DY: Euro Pares Rally As Sentiment Falters, Sterling Weakness Ahead
The Euro pared the overnight advance to 1.4235 and the single-currency may continue to lose ground throughout the North American trade as uncertainties surrounding the region bears down on market sentiment. As Greece’s parliament reviews the additional austerity measures laid out by Prime Minister George Papandreou, market participants will certainly keep a close eye on the outcome, which is due out on June 29, and the single-currency may face additional headwinds in the days ahead should the policy makers struggle to meet on common ground. As the European periphery face record-high financing costs, the heightening risk for contagion certainly dampen the outlook for the Euro, and the exchange rate may continue to push lower in the following month as fears surrounding the sovereign debt crisis overshadows the prospects for a rate hike in July.

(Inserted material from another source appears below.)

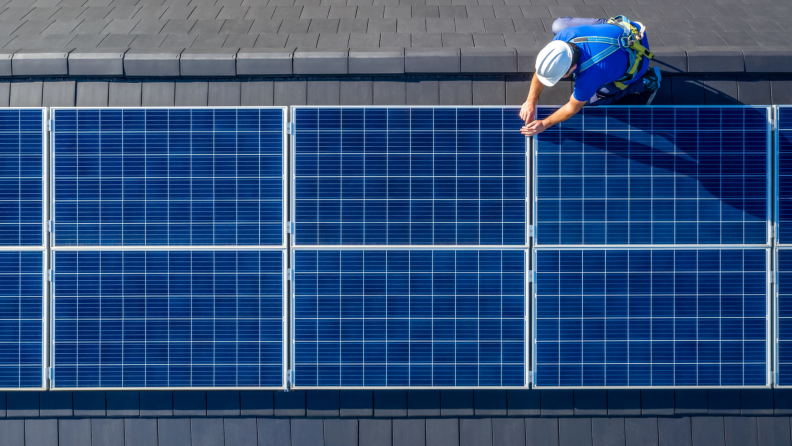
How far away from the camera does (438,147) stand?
18.3ft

Although the European Central Bank talks up speculation for a 25bp rate hike in the month ahead, currency traders may overlook the hawkish tone held by the Governing Council as policy makers struggle to restore investor confidence and the bearish sentiment underlying the single-currency may gather pace heading into July should Greece fail to gain additional support from the EU. As the EUR/USD trades within a descending triangle, the pair should continue to consolidate over the near-term, and there could be a sharp selloff in the exchange rate as price action approaches the apex. In turn, a close below 1.4000 could foreshadow the expected downturn in the euro-dollar, and the pair may work its way down towards the 61.8% Fibonacci retracement from the 2009 high to the 2010 low around 1.3880-1.3900.
The British Pound certainly failed to hold its ground on Monday, and the GBP/USD may continue retrace the advance from earlier this year as it breaches the March low at 1.5936. As the Bank of England is scheduled to testify on its inflation report in front of Parliament, dovish comments from the central bank is likely to spark a bearish reaction in the British Pound, and the reversal in the pound-dollar could gather pace over the next 24-hours of trading as market participants speculate the MPC to expand policy further over the coming months. In turn, the exchange rate may fall back towards the swing low seen back in January around 1.5750 as it searches for support, but we could see a near-term correction before there’s a larger move to the downside as the relative strength index continues to hold above oversold territory.
U.S. dollar price action was largely mixed during the overnight trade, but the greenback appears to be regaining its footing as the slew of dismal data coming out of the world’s largest economy bears down on risk sentiment. Indeed, the slower pace of income growth paired with the downturn in personal spending reinforces a weakened outlook for future growth, and the risk-off trading environment may prop up the reserve currency throughout the North American trade as it benefits from safe-haven flows. However, an improvement in the Dallas Fed manufacturing report could impeded on the U.S. dollar rally as currency traders to increase their appetite for yields, but the shift away from risk-taking behavior is likely to gather pace over the near-term as the Federal Reserve starts to withdraw monetary stimulus.